**Text block**
◆ ◆ ◆ ◆ ◆

Even when I wasn't being objectionable, the public would still get the hump. A woman came to the window and told me that the ticket machine had stolen her £4. This is an everyday occurrence, and I needed to get a print-out from the back of the office. I asked her to wait a second while I got it.

"What? How can you be so rude!" she exclaimed, appalled.

My eyes flitted from hers to the man standing behind her in the queue. Often in these circumstances you implore bystanders with your eyes, like a drunk groping a banister, to try to retain a sense of normality. When the lady had stormed off, the man came to the window. I asked him, a little sadly: "Excuse me, but can I ask your opinion of that?"

"No," he said, "I'm in a hurry."

I had long considered the ability to put up with a job to be one of my strong points. The parade of punters eager to tell me "you're in the wrong job, mate" got short shrift. But I was beginning to wonder how bad it would have to get before I cracked. I was soon to find out.

My manager came to see me with two separate complaints that I had told customers to "fuck off." I protested, pointing out that prior to this I had not had a complaint for 18 months. (He didn't realise that I had spent eight of those months off sick.) But, he warned me, any repeat and I would kiss goodbye to the chance of promotion to supervisor, the only way, I had ascertained, that I could possibly survive much longer.

So, just seven days later, I am serving a customer at the excess fare window who has strayed out of the zone of her travelcard. I tell her that she is supposed to pay for any extension to her travelcard before she travels, and ask her for the excess, which is £1.10.

"Just how fucking much?" she says.

I choose my words carefully. "It's one pound ten," I say, "but I'm not going to serve you, you can fuck off back to zone two." That's my right: once they swear at you, you don't have to serve them.

She goes apeshit and starts raving that she wants to make a written complaint. I see my supervisor hopes going up in smoke. I also go apeshit.

She leaves. Half an hour later a man appears at my window. He wants to know if I am the man who swore at his wife. A queue is forming behind him. I tell him to go away. He starts to imply that I wanted to slap his wife. I tell him to fuck off. He finally fucks off—to the supervisor's office to make a complaint.

I serve the queue, all of whom look at me as though I have murdered a small child. I reflect that this could be my last day on the underground. In fact, to my astonishment, I am not sacked. A rumour suggests the reason is that the man has demanded my sacking, which has offended my manager's principles. It is only much later that I realise how much he has stuck his neck out for me. But I am a marked man. With my temperament, and no chance of getting out of the ticket office, I am on my last legs.

They send me to anger management counselling. The counsellor takes a shine to me, and we agree that I need to leave the ticket office. In an organisation the size of Transport for London, she says, there must be more opportunities than just becoming a supervisor (now closed) or a driver (two-year waiting list). I try to meet my managers to discuss her recommendations. They ignore my requests.

Things go on much as before. I keep my nose clean for a few months, but then it all goes wrong. Two complaints within a couple of days. A month later, one more, followed by a huge row with a supervisor. I go sick in protest. A manager phones me up to tell me that I am fucked. They suspend me. My union rep gets hold of the disciplinary panel submission. He tells me I am fucked.

I agree to resign. My manager says he will bung me a few weeks' extra money to help me out. The next day, after I have signed on the dotted line, he tells me that he can't pay me the extra.

So I kiss goodbye to a job for life, good holidays, great pension, 5am starts, surly punters, disloyal colleagues, mendacious managers. Where do I go from here? Maybe I'll try the post office.

◆ ◆ ◆ ◆ ◆

(Spatial reasoning dataset excerpts)
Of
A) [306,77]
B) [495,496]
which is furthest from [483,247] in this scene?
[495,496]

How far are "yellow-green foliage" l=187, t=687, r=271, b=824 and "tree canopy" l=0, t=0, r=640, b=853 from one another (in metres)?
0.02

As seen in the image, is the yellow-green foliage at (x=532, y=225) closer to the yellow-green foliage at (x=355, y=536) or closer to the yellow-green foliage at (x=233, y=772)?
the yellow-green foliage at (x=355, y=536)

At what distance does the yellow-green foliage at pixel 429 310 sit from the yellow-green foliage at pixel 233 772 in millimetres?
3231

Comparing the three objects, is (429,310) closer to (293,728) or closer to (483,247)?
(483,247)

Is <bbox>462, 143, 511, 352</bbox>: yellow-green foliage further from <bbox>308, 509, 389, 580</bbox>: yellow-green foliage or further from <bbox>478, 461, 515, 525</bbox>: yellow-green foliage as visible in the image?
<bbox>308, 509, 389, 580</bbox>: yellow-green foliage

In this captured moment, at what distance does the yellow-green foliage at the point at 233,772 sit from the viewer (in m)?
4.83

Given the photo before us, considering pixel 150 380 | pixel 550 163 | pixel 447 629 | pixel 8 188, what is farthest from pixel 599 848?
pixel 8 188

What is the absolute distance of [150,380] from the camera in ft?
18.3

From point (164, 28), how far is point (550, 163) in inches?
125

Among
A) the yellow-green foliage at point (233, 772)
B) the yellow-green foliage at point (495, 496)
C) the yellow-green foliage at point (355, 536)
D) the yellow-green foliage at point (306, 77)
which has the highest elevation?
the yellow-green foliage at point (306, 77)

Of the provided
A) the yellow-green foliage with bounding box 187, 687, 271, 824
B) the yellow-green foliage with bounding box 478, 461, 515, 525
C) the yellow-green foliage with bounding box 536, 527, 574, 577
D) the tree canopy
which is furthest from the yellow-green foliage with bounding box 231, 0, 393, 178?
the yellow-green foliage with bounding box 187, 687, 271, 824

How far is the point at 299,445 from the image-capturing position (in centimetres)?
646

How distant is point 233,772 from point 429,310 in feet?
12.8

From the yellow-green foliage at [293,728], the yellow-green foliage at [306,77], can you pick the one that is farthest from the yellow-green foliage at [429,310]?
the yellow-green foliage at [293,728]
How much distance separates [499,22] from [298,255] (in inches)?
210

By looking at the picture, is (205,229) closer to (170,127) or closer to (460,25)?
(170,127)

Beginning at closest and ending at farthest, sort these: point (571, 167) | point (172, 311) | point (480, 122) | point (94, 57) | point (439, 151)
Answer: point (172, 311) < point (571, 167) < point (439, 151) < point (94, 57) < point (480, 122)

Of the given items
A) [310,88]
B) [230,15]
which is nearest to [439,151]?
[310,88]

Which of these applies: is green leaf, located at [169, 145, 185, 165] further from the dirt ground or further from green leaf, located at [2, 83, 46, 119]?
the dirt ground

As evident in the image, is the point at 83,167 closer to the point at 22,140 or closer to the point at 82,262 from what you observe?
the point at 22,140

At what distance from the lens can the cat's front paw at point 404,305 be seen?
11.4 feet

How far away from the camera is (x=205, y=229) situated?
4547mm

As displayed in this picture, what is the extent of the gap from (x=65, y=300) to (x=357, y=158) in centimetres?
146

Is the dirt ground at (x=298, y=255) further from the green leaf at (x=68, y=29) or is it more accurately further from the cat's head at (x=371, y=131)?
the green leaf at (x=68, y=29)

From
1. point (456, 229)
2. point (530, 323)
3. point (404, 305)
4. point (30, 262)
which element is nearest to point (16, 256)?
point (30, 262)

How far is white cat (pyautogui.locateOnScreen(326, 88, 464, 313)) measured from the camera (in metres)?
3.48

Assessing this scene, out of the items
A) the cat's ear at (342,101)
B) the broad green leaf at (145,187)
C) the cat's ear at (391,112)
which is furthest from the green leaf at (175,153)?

◆ ◆ ◆ ◆ ◆

**Work to do**
a - In the ticket office account, can you write out everything from "So, just seven" down to "to serve them."?
b - According to the ticket office account, how long was the waiting list to become a driver?

**Solutions below**
a -
So, just seven days later, I am serving a customer at the excess fare window who has strayed out of the zone of her travelcard. I tell her that she is supposed to pay for any extension to her travelcard before she travels, and ask her for the excess, which is £1.10.

"Just how fucking much?" she says.

I choose my words carefully. "It's one pound ten," I say, "but I'm not going to serve you, you can fuck off back to zone two." That's my right: once they swear at you, you don't have to serve them.

b - Two years.